Indiana tax cut plan hits wall with state Senate opposition

February 15, 2022 GMT

INDIANAPOLIS (AP) — The prospects for major Indiana tax cuts dimmed further Tuesday as a leading state senator said he and other senators were “entrenched” in first paying down state debts.

That comment came as the Senate’s tax committee stripped provisions from a House-endorsed bill that would have potentially cut more than $1 billion a year in various business and individual income taxes.

Republican Senate leaders have said they’re worried about uncertainty in the economy and want to prioritize paying off the state’s future pension obligations. Senators also raised concerns about the House proposal cutting property taxes charged on business equipment, which largely goes to city and county governments and school districts.

“We’re pretty entrenched on the debt issue and not harming local units of government,” said Senate tax committee Chairman Travis Holdman of Markle.

Key parts of the House Republican plan would cut Indiana’s current individual income tax rate of 3.23% to 3% over the next four years.

That would ultimately reduce state tax collections by an estimated $500 million a year when fully implemented in 2026. The plan also proposes cuts to several business taxes, potentially worth $700 million to $850 million a year.

House Ways and Means Chairman Tim Brown of Crawfordsville indicated the House would continue pushing for tax cuts before this year’s legislative session ends in early March as the state has seen a big jump in tax collections helped by federal COVID-19 relief funding.

“This isn’t our money. It’s the citizens’ money,” Brown told the Senate committee. “It’s every citizen’s in the state of Indiana and so we’re going to take less of it.”

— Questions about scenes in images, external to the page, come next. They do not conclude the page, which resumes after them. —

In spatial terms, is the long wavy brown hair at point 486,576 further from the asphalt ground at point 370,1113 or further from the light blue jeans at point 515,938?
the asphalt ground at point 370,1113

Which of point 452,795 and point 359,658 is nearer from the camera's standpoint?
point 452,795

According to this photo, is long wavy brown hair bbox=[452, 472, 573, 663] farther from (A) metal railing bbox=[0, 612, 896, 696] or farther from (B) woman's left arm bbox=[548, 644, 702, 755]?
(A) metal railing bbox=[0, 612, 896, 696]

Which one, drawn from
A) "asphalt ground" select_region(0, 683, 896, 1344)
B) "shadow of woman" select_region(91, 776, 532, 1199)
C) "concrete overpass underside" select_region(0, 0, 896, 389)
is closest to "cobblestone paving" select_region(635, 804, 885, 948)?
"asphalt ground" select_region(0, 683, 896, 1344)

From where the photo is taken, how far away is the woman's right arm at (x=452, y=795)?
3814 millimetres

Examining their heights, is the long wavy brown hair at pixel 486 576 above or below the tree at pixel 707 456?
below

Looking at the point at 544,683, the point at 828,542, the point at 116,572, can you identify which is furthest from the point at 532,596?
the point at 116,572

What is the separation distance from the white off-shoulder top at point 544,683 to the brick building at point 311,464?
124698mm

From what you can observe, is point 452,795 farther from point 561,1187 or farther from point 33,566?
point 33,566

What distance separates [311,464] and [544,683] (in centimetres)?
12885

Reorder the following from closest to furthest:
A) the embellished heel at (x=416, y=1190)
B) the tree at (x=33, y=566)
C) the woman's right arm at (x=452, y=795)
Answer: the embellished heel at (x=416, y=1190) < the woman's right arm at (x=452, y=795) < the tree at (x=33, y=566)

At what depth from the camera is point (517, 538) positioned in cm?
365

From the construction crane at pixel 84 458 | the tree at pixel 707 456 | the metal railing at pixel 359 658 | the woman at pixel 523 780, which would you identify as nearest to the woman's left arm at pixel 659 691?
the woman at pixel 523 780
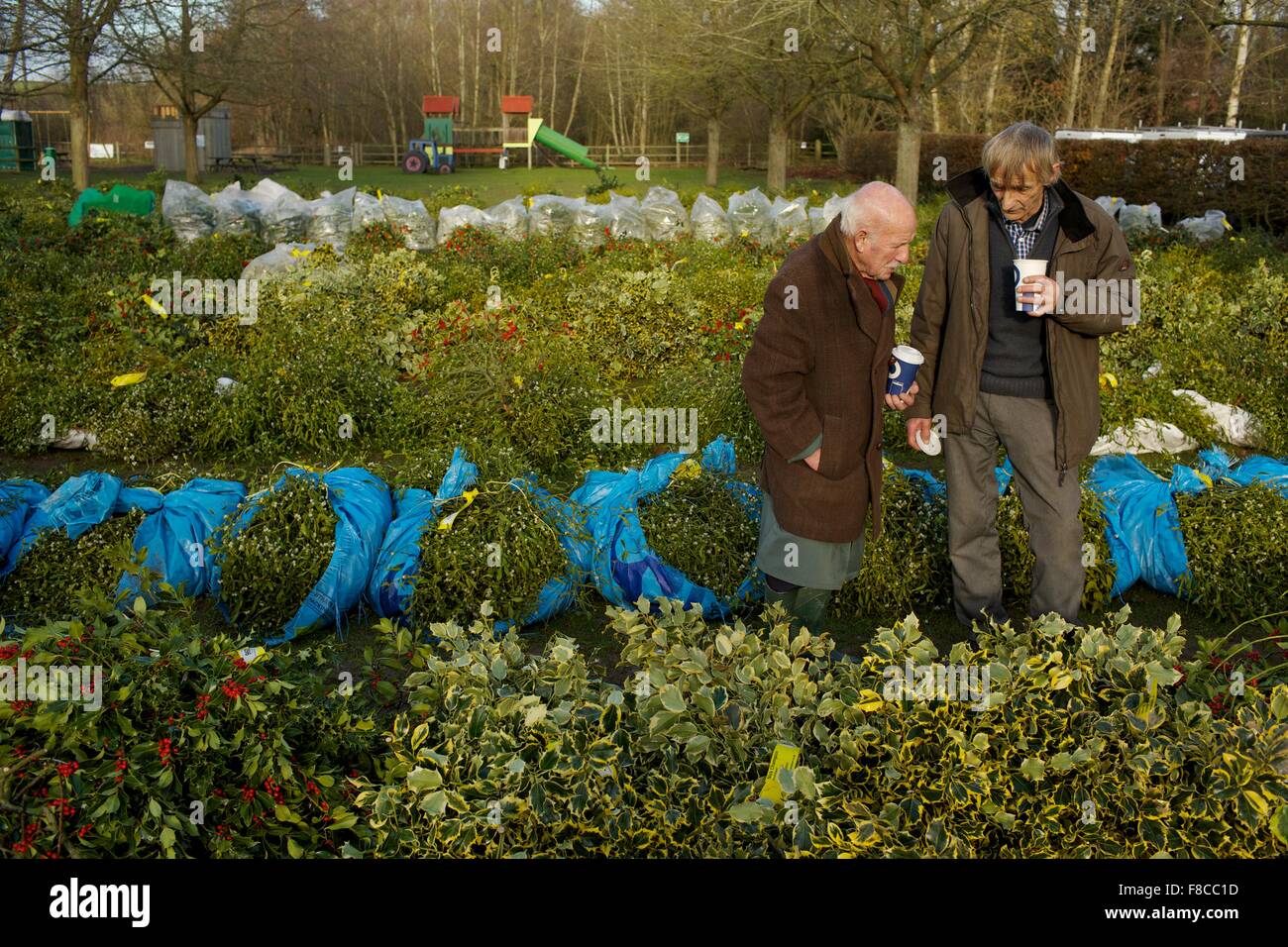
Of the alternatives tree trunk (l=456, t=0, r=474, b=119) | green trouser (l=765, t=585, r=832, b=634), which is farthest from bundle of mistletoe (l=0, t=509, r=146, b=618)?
tree trunk (l=456, t=0, r=474, b=119)

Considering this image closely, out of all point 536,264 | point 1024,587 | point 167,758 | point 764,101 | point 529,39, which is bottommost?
point 1024,587

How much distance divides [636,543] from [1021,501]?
4.66 feet

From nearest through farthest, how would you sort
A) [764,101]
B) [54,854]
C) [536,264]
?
1. [54,854]
2. [536,264]
3. [764,101]

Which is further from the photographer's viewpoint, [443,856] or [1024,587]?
[1024,587]

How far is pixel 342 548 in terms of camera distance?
4.05 metres

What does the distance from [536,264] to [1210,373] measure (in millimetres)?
5689

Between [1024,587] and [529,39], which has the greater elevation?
[529,39]

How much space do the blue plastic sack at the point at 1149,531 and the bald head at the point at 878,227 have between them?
1929mm

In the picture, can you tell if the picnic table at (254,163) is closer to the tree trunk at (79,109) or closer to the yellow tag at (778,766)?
the tree trunk at (79,109)

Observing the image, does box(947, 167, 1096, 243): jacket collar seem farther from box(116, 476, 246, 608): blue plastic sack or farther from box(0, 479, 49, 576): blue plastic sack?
box(0, 479, 49, 576): blue plastic sack

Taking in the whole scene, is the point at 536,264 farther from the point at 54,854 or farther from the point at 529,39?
the point at 529,39

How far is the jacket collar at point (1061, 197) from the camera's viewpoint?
337 centimetres

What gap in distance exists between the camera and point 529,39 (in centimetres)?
4778
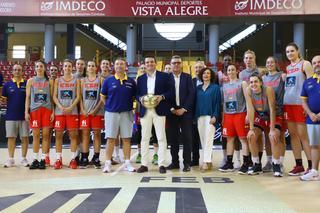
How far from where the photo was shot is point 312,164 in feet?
16.5

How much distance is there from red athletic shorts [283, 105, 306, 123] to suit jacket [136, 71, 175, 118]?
5.35 ft

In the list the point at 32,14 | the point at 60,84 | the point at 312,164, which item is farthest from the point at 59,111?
the point at 32,14

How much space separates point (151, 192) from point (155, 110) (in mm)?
1754

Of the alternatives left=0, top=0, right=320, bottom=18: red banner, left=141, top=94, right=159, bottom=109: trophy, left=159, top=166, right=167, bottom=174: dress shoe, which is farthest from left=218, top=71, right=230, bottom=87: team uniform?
left=0, top=0, right=320, bottom=18: red banner

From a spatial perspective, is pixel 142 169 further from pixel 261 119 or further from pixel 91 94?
pixel 261 119

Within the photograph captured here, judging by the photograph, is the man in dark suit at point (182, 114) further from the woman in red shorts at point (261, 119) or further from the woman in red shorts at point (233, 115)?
the woman in red shorts at point (261, 119)

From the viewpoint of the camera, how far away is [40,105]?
611 centimetres

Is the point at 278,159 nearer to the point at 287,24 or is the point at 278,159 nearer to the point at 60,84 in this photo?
the point at 60,84

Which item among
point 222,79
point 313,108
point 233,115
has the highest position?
point 222,79

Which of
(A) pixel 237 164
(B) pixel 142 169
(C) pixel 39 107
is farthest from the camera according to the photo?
(A) pixel 237 164

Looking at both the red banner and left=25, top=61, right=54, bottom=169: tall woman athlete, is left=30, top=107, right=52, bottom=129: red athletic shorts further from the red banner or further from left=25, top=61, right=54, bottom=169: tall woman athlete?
the red banner

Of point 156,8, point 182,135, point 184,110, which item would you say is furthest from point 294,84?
point 156,8

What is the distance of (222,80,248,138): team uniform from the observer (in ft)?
18.5

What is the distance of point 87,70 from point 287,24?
64.9ft
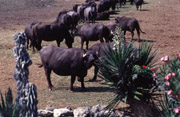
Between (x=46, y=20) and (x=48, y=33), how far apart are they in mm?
9771

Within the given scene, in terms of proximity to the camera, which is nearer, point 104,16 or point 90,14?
point 90,14

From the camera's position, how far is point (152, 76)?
7.31 metres

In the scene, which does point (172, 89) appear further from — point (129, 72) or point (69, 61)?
point (69, 61)

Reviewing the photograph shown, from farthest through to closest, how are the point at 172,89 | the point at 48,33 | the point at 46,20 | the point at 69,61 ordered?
the point at 46,20, the point at 48,33, the point at 69,61, the point at 172,89

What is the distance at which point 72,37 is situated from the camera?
54.1 feet

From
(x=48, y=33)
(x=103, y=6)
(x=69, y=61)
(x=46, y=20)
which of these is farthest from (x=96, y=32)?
(x=103, y=6)

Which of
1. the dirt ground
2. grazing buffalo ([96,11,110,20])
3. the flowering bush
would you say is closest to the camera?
the flowering bush

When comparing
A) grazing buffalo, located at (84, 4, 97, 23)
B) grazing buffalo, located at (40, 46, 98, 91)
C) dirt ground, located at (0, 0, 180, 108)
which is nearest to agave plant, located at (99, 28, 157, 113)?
dirt ground, located at (0, 0, 180, 108)

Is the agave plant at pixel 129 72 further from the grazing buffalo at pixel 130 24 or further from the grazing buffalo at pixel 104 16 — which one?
the grazing buffalo at pixel 104 16

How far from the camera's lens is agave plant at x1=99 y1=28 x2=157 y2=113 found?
7340 millimetres

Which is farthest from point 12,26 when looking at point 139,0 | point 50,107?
point 50,107

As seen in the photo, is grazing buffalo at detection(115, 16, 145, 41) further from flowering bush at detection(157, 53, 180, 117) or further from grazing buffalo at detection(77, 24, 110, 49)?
flowering bush at detection(157, 53, 180, 117)

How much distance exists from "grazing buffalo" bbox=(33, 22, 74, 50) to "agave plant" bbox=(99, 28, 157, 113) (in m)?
8.39

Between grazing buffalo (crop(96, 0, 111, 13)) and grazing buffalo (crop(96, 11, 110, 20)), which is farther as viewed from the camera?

The changes proposed by the House would result in state government becoming even more dependent on its 7% sales tax, which is already its biggest revenue source and the second-highest rate in the country. Indiana’s individual income tax is currently lower than any surrounding state.

Republican Gov. Eric Holcomb has shared the caution of Senate members, saying he would rather wait on such a decision until a new two-year state budget is drafted in 2023 and there was more certainty about the economy’s direction.

Holcomb and senators have cited worries about the growth of state tax collections slowing down as federal COVID-19 relief payments end. Those payments have helped boost state government’s cash reserves to an anticipated highest-ever level of $5.1 billion, or 29% of state spending, by the end of June.

Republican Sen. Ryan Mishler of Bremen said he was satisfied with the anticipated $125 payments being made this spring to all individual income tax filers because the size of the state’s reserves triggered Indiana’s automatic taxpayer refund law for the first time since 2012.

Mishler, who is chairman of the Senate Appropriations Committee, said the priority should remain reducing the state’s last remaining large debt, which is the nearly $10 billion owed for future pension payments to retired teachers who were hired before 1996.

“I think if we really want to be fiscally responsible, we really want to focus on paying down our debts first,” Mishler said. “Giving money away is great, but I think we pay our debts first and then do the hurrahs and give the money away, I guess.”